# [Problema proposto]
Transcreva o trecho do artigo sobre os Estados africanos começando em "A teimosia que" e seguindo até "medo da política.", com "fragmentação" trocado por "divisão".

# [Artigo]

☆ ☆ ☆ ☆

A teimosia que suporta essa interdição só pode ser achada nos percursos históricos que foram corporizando o tecido sociopolítico de cada país a seguir à independência. Diga-se, em boa verdade, que um dos pesadelos de que os Estados africanos devem se refazer é continuarem reféns e a ressonarem a racionalidade política, cultural e económica do ocidente. O período que se seguiu à independência, obviamente, não foi tão pacífico. Se a luta pela autodeterminação dos povos uniu quebrando as fronteiras linguísticas, geográficas e culturais diferentes comunidades em cada Estado, hoje, é notória a fragmentação de muitos Estados. Os conflitos internos dividiram os povos. O uso da força, as perseguições e a intimidação trouxeram de volta o “xé minino no fala pulitica”. O povo ainda tem medo da política.

Às vezes, primeira face da questão, é fácil apontar o dedo aos impérios que continuam a destruir os recursos naturais dos povos africanos que em troca morrem à fome ou canhões para justificar essa triste realidade, conflitos intraestaduais. Essa acusação pode encontrar a melhor interpretação no facto de a cobra ao entrar para o buraco encurvar a cabeça para onde saiu. Se, por um lado, teme a perseguição (políticas migratórias férreas) por outro, anseia o regresso porque no buraco as paredes estão a cair, não tarda (velho continente). Prova disso é que muitas leis que se foram construindo no pós-independência eram movediças, ou seja, encontravam muletas, entenda-se fundamentos ou doutrina na galeria do colonizador. O mesmo é dizer que só o porco fugiu, mas o javali tinha ficado. A segunda face da questão deve-se ao facto de não ter havido a ponderação necessária para uma reelaboração de uma nova racionalidade politica que tornasse possível o diálogo ou a coabitação do estadual com os sistemas africanos. Infelizmente, olhou-se mais para o poder do que propriamente para os fundamentos sócio-culturais e económicos desse poder. Em resultado, os povos não se identificam ou não se revêem no modelo que a sua razão histórico-cultural não criou. Produzem-se milhares de normas que não cumprem com a sua função conformadora das sociedades. A ética e a moral não fazem morada nas ruas, lugares de trabalho, etc. Contra essa realidade os Estados ergueram um sistema de regulação social, composição de interesses e gestão da coisa pública, infelizmente, de força e repressão. Deixou-se de ler o tecido social, cultural e económico para melhor compreender o homem. Assim, os Estados distanciaram-se da realidade sócio-cultural dos seus povos. Se, antigamente, é na política que o homem se reencontrou consigo próprio e com o seu semelhante, injustamente, ao longo dos últimos tempos, a política mais do que concorrer para o Bem-Comum, a Segurança e a Justiça criou a máquina da guerra que semeia a cada dia dor e luto em muitas partes do nosso continente.

☆ ☆ ☆ ☆

[Registos de perguntas baseadas em cenas]
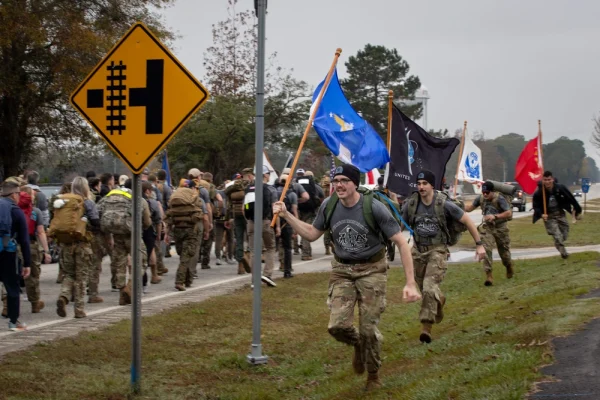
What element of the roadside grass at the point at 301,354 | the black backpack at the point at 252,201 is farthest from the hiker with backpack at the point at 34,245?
the black backpack at the point at 252,201

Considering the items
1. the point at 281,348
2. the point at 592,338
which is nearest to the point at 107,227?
the point at 281,348

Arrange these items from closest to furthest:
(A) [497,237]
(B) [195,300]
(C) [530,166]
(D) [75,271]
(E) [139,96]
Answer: (E) [139,96]
(D) [75,271]
(B) [195,300]
(A) [497,237]
(C) [530,166]

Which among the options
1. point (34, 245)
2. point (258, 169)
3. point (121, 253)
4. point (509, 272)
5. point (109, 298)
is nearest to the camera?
point (258, 169)

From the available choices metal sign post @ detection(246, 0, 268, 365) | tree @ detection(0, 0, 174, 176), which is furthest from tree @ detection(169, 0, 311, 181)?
metal sign post @ detection(246, 0, 268, 365)

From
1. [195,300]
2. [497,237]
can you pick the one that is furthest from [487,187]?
[195,300]

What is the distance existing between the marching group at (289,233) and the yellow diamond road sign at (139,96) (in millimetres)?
547

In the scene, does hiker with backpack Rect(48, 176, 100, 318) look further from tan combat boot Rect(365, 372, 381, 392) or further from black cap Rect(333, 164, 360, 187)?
tan combat boot Rect(365, 372, 381, 392)

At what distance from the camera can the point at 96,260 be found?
14766 millimetres

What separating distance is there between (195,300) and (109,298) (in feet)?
4.71

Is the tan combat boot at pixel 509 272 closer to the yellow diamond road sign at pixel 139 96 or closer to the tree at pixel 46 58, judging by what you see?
the yellow diamond road sign at pixel 139 96

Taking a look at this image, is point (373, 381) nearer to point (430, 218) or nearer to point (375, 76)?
point (430, 218)

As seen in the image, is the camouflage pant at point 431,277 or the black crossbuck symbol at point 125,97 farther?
the camouflage pant at point 431,277

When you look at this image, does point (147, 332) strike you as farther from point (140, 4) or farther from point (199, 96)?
point (140, 4)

☆ ☆ ☆ ☆

# [Solução do problema]
A teimosia que suporta essa interdição só pode ser achada nos percursos históricos que foram corporizando o tecido sociopolítico de cada país a seguir à independência. Diga-se, em boa verdade, que um dos pesadelos de que os Estados africanos devem se refazer é continuarem reféns e a ressonarem a racionalidade política, cultural e económica do ocidente. O período que se seguiu à independência, obviamente, não foi tão pacífico. Se a luta pela autodeterminação dos povos uniu quebrando as fronteiras linguísticas, geográficas e culturais diferentes comunidades em cada Estado, hoje, é notória a divisão de muitos Estados. Os conflitos internos dividiram os povos. O uso da força, as perseguições e a intimidação trouxeram de volta o “xé minino no fala pulitica”. O povo ainda tem medo da política.